OBJETIVO DEL EJERCICIO =
Transcribe sin ningún cambio cada línea de todos los registros que siguen.

===

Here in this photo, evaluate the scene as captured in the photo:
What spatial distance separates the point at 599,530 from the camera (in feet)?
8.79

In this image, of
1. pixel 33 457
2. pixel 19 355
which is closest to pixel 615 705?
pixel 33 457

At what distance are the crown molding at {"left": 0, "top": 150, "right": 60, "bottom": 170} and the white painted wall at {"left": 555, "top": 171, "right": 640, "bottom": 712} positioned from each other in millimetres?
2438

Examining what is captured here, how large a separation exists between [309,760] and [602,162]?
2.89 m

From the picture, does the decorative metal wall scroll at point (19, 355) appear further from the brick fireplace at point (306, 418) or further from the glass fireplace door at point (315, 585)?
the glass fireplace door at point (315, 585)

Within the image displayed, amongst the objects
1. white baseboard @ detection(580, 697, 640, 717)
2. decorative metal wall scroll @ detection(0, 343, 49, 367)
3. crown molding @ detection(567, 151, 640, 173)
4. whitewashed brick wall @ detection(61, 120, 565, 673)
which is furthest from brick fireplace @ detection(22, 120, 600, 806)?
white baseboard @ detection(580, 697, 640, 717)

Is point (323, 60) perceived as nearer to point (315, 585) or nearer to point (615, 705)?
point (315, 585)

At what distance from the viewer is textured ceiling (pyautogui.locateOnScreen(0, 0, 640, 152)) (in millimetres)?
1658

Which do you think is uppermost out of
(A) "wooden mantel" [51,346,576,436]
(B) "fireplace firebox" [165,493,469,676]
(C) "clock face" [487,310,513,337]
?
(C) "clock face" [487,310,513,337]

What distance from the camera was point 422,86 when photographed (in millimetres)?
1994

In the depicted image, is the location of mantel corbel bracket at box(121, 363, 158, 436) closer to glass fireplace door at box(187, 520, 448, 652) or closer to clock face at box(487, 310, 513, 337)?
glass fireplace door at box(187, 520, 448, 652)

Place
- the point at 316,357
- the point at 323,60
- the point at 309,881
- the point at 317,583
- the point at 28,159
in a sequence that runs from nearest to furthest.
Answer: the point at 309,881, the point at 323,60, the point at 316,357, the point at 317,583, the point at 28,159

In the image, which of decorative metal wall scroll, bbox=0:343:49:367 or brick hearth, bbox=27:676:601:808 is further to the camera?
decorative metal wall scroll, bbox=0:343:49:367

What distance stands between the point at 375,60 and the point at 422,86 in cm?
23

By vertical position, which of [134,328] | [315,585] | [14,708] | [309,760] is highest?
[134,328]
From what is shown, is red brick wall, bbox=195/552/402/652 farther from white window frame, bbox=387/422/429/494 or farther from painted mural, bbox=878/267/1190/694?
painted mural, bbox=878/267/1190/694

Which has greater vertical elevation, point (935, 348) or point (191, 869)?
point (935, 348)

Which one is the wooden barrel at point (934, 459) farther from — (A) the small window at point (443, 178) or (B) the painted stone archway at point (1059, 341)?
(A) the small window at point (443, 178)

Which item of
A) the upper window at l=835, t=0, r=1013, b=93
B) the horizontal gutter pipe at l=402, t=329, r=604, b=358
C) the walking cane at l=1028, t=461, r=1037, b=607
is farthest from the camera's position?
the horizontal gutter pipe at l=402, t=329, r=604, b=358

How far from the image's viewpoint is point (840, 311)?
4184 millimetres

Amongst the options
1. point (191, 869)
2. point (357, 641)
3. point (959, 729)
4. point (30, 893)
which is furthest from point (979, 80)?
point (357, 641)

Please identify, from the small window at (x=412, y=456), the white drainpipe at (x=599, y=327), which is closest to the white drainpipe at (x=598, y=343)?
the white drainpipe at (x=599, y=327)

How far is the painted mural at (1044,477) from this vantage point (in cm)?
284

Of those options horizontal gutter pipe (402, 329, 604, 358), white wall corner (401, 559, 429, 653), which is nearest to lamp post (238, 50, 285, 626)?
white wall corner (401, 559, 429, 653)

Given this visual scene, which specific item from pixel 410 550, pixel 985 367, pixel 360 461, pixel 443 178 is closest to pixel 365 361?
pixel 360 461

===

RESULTADO DEL EJERCICIO =
Here in this photo, evaluate the scene as captured in the photo:
What spatial distance separates the point at 599,530 from the camera (in feet)?
8.79

In this image, of
1. pixel 33 457
2. pixel 19 355
which is closest to pixel 615 705?
pixel 33 457

At what distance are the crown molding at {"left": 0, "top": 150, "right": 60, "bottom": 170} and the white painted wall at {"left": 555, "top": 171, "right": 640, "bottom": 712} positioned from each other in millimetres?
2438

Examining what is captured here, how large a separation exists between [309,760] and [602,162]?
2.89 m

From the picture, does the decorative metal wall scroll at point (19, 355) appear further from the brick fireplace at point (306, 418) or further from the glass fireplace door at point (315, 585)?
the glass fireplace door at point (315, 585)

Within the image displayed, amongst the objects
1. white baseboard @ detection(580, 697, 640, 717)
2. decorative metal wall scroll @ detection(0, 343, 49, 367)
3. crown molding @ detection(567, 151, 640, 173)
4. whitewashed brick wall @ detection(61, 120, 565, 673)
which is furthest from brick fireplace @ detection(22, 120, 600, 806)?
white baseboard @ detection(580, 697, 640, 717)

Is point (323, 60) perceived as nearer to point (315, 585) or nearer to point (615, 705)?
point (315, 585)

At what distance from the viewer is textured ceiling (pyautogui.locateOnScreen(0, 0, 640, 152)) (in millimetres)?
1658

Which do you think is uppermost out of
(A) "wooden mantel" [51,346,576,436]
(B) "fireplace firebox" [165,493,469,676]
(C) "clock face" [487,310,513,337]
?
(C) "clock face" [487,310,513,337]

What distance from the camera was point 422,86 when photographed (in millimetres)?
1994

In the depicted image, is the location of mantel corbel bracket at box(121, 363, 158, 436) closer to glass fireplace door at box(187, 520, 448, 652) or closer to clock face at box(487, 310, 513, 337)?
glass fireplace door at box(187, 520, 448, 652)

Place
- the point at 316,357
- the point at 323,60
- the point at 309,881
- the point at 317,583
- the point at 28,159
in a sequence that runs from nearest to furthest.
Answer: the point at 309,881, the point at 323,60, the point at 316,357, the point at 317,583, the point at 28,159

In the image, which of decorative metal wall scroll, bbox=0:343:49:367 or brick hearth, bbox=27:676:601:808 is further to the camera?
decorative metal wall scroll, bbox=0:343:49:367

What distance stands between the point at 375,60 and the point at 422,86 in cm?
23

By vertical position, which of [134,328] | [315,585] | [14,708] | [309,760] is highest?
[134,328]
From what is shown, is red brick wall, bbox=195/552/402/652 farther from white window frame, bbox=387/422/429/494 or farther from painted mural, bbox=878/267/1190/694?
painted mural, bbox=878/267/1190/694

Which has greater vertical elevation, point (935, 348) or point (191, 869)?
point (935, 348)

Which one is the wooden barrel at point (934, 459) farther from — (A) the small window at point (443, 178) or (B) the painted stone archway at point (1059, 341)?
(A) the small window at point (443, 178)

Which item of
A) the upper window at l=835, t=0, r=1013, b=93
B) the horizontal gutter pipe at l=402, t=329, r=604, b=358
C) the walking cane at l=1028, t=461, r=1037, b=607
is farthest from the camera's position?
the horizontal gutter pipe at l=402, t=329, r=604, b=358

How far from the image's viewpoint is point (840, 311)?
4184 millimetres

Amongst the options
1. point (191, 869)
2. point (357, 641)
3. point (959, 729)
4. point (30, 893)
which is furthest from point (979, 80)?
point (357, 641)

Please identify, from the small window at (x=412, y=456), the white drainpipe at (x=599, y=327), which is closest to the white drainpipe at (x=598, y=343)?
the white drainpipe at (x=599, y=327)

How far is the painted mural at (1044,477) from this vantage point (in cm)?
284

Of those options horizontal gutter pipe (402, 329, 604, 358), white wall corner (401, 559, 429, 653), which is nearest to lamp post (238, 50, 285, 626)?
white wall corner (401, 559, 429, 653)

Given this visual scene, which specific item from pixel 410 550, pixel 985 367, pixel 360 461, pixel 443 178 is closest to pixel 365 361?
pixel 360 461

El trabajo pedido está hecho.